Of Tyler, The Creator’s many contradictions, none occupies him more than his relationship with fame. His 2009 Internet album, Bastard, introduced an exceptionally talented teenage rapper who laced his confessional rhymes with crude rape jokes and homophobia, as if to chase away delicate listeners who couldn’t relate to his deep emotional wounds and indiscriminate adolescent rage. A less generous read is that Tyler calculated his vitriol would be catnip to the press, and banked that the controversy over his shocking lyrics would elevate him to the spotlight. It’s doubtful even he knows which is truer at this point. Tyler has always been torn between wanting an audience and wanting to tell the world to fuck off.

Having captured the public’s attention by 2011, Tyler wasted no time wearing out his welcome, testing the loyalty and patience of even his most ardent defenders with his trolling Twitter feed and his difficult commercial debut, Goblin, a frequently riveting, but just as frequently off-putting 70-minute trip through his tortured psyche. Perhaps realizing that he’d pushed his misanthropic lost-teen routine to the limits of public interest, the rapper began promising change in recent interviews, insisting he’d grown up and that his new album, Wolf, would reflect that maturity.
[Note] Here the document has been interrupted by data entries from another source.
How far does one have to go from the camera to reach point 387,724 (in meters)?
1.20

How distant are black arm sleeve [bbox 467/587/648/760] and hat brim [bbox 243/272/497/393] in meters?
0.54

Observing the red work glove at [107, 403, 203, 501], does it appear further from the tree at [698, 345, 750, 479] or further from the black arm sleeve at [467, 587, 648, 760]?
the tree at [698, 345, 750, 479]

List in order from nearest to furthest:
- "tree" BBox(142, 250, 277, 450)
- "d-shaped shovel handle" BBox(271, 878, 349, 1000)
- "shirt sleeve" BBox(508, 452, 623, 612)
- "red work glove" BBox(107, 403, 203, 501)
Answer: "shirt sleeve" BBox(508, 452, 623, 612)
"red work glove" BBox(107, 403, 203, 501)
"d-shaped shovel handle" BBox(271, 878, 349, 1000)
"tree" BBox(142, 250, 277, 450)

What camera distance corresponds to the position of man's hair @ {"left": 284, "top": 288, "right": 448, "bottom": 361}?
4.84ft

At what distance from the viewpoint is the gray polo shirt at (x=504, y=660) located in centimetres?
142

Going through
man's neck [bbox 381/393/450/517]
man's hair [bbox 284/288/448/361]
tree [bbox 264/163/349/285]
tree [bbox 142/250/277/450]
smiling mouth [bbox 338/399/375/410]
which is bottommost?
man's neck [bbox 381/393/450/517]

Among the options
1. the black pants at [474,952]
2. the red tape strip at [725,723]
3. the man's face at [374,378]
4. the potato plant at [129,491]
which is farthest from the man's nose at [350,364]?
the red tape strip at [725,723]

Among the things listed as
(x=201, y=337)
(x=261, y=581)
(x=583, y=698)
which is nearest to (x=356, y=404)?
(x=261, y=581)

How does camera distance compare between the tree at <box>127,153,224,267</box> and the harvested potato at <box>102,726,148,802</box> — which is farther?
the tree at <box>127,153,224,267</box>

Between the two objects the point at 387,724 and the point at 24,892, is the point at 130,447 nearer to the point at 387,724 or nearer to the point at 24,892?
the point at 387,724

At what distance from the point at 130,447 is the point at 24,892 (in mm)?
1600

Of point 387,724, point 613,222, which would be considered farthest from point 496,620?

So does the record introduce a kinder, gentler Tyler At this point it shouldn’t surprise anyone that the rapper can’t be taken entirely at his word. He’s cut out the rape cracks, but he’s still preoccupied with the fervor over his earlier lyrics. He still rhymes in Eminem-patterned smack talk, lobbing pot shots at 2 Chainz, Adele, and the late Whitney Houston; still demands that women suck his dick; and still brandishes the word “fag” like it’s his constitutional right (his friendship with Frank Ocean being the newly relevant clause). After three albums of unfiltered angst, the one-time wildcard now seems like a stubbornly static figure, an impression that’s supported by his monochromatic self-production on all of Wolf’s 18 tracks, which rarely build on the synthesized strings and tranquilized pianos of his other releases.

Tyler saves his best performance for the album’s most troubling song. On “Colossus,” he’s accosted at Six Flags by an overzealous fan who confides his increasingly deranged obsession to his idol. Tyler narrates the account in vivid detail, voicing his stalker in a breathless stream of internal rhyme that grows tenser by the bar. But rather than closing with a shocking final reveal, the song finishes with Tyler begrudgingly consenting to have his picture snapped, grumbling all the while that he just wants to ride a rollercoaster. The admirer isn’t a threatening lunatic after all, but rather just an awkward kid. Nonetheless, the rapper frames having to spend a few moments with an appreciative fan as the ultimate indignity. Tyler has penned dozens of verses that were more shocking, offensive, and inappropriate, but as an artist who built his career around solidarity with troubled outsiders, he’s never written one as cynical.